Brains process information through the collective dynamics of large neural networks. Collective chaos was suggested to underlie the complex ongoing dynamics observed in cerebral cortical circuits and determine the impact and processing of incoming information streams. In dissipative systems, chaotic dynamics takes place on a subset of phase space of reduced dimensionality and is organized by a complex tangle of stable, neutral and unstable manifolds. Key topological invariants of this phase space structure such as attractor dimension, and Kolmogorov-Sinai entropy so far remained elusive. Here we calculate the complete Lyapunov spectrum of recurrent neural networks.
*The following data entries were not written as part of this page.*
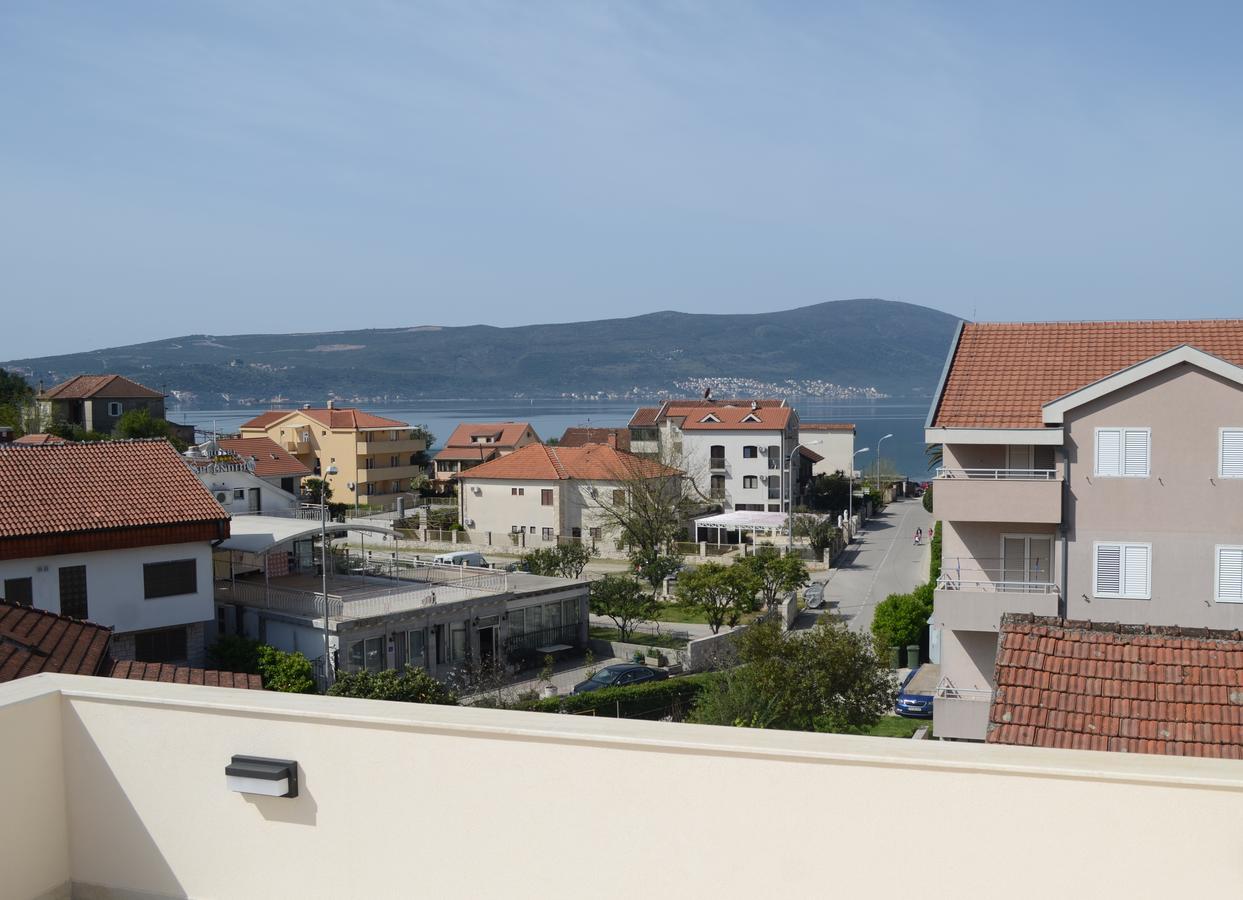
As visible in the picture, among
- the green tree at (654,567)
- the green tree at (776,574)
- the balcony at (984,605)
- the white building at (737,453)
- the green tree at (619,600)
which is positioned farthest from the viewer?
the white building at (737,453)

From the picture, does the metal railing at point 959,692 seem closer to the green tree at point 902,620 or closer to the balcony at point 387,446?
the green tree at point 902,620

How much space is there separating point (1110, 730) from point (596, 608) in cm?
2784

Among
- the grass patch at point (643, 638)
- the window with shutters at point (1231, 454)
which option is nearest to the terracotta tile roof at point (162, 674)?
the window with shutters at point (1231, 454)

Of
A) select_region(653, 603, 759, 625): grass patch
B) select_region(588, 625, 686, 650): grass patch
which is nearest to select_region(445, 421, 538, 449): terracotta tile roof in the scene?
select_region(653, 603, 759, 625): grass patch

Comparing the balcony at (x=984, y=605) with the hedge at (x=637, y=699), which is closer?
the balcony at (x=984, y=605)

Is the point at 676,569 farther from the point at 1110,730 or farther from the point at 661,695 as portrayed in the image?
the point at 1110,730

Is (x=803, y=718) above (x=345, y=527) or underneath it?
underneath

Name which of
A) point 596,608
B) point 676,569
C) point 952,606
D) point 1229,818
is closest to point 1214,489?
point 952,606

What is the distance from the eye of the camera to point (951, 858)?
13.4ft

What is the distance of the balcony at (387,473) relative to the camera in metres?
78.4

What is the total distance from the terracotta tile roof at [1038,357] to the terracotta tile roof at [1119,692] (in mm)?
9145

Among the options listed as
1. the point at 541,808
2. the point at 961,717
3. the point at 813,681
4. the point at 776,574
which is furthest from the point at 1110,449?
the point at 776,574

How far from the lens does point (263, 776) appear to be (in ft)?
15.5

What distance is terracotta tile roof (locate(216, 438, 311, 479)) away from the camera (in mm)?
62666
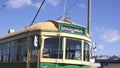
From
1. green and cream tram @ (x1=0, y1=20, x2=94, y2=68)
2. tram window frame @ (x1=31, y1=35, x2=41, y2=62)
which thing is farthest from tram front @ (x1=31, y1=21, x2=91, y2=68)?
tram window frame @ (x1=31, y1=35, x2=41, y2=62)

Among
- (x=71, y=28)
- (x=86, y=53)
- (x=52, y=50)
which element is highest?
(x=71, y=28)

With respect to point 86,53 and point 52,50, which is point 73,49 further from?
point 52,50

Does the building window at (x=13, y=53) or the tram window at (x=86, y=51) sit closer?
the tram window at (x=86, y=51)

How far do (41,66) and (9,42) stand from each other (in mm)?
3135

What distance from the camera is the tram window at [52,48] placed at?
42.9 feet

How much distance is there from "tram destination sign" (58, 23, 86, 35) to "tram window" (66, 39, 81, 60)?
1.33 ft

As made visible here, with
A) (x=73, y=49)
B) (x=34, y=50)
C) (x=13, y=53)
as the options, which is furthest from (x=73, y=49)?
(x=13, y=53)

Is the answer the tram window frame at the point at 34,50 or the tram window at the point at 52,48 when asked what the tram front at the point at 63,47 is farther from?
the tram window frame at the point at 34,50

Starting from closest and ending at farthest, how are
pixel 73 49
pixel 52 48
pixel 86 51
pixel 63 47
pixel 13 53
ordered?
pixel 52 48 < pixel 63 47 < pixel 73 49 < pixel 86 51 < pixel 13 53

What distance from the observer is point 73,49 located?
13.6m

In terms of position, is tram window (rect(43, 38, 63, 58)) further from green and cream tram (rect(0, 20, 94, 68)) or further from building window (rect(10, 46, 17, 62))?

We show that chaos in these networks is extensive with a size-invariant Lyapunov spectrum and characterized by attractor dimensions much smaller than the number of phase space dimensions. We find that near the onset of chaos, for very intense chaos, and discrete-time dynamics, random matrix theory provides analytical approximations to the full Lyapunov spectrum. We show that a generalized time-reversal symmetry of the network dynamics induces a point-symmetry of the Lyapunov spectrum reminiscent of the symplectic structure of chaotic Hamiltonian systems. Fluctuating input reduces both the entropy rate and the attractor dimension. For trained recurrent networks, we find that Lyapunov spectrum analysis provides a quantification of error propagation and stability achieved. Our methods apply to systems of arbitrary connectivity, and we describe a comprehensive set of controls for the accuracy and convergence of Lyapunov exponents. Our results open a novel avenue for characterizing the complex dynamics of recurrent neural networks and the geometry of the corresponding chaotic attractors. They also highlight the potential of Lyapunov spectrum analysis as a diagnostic for machine learning applications of recurrent networks.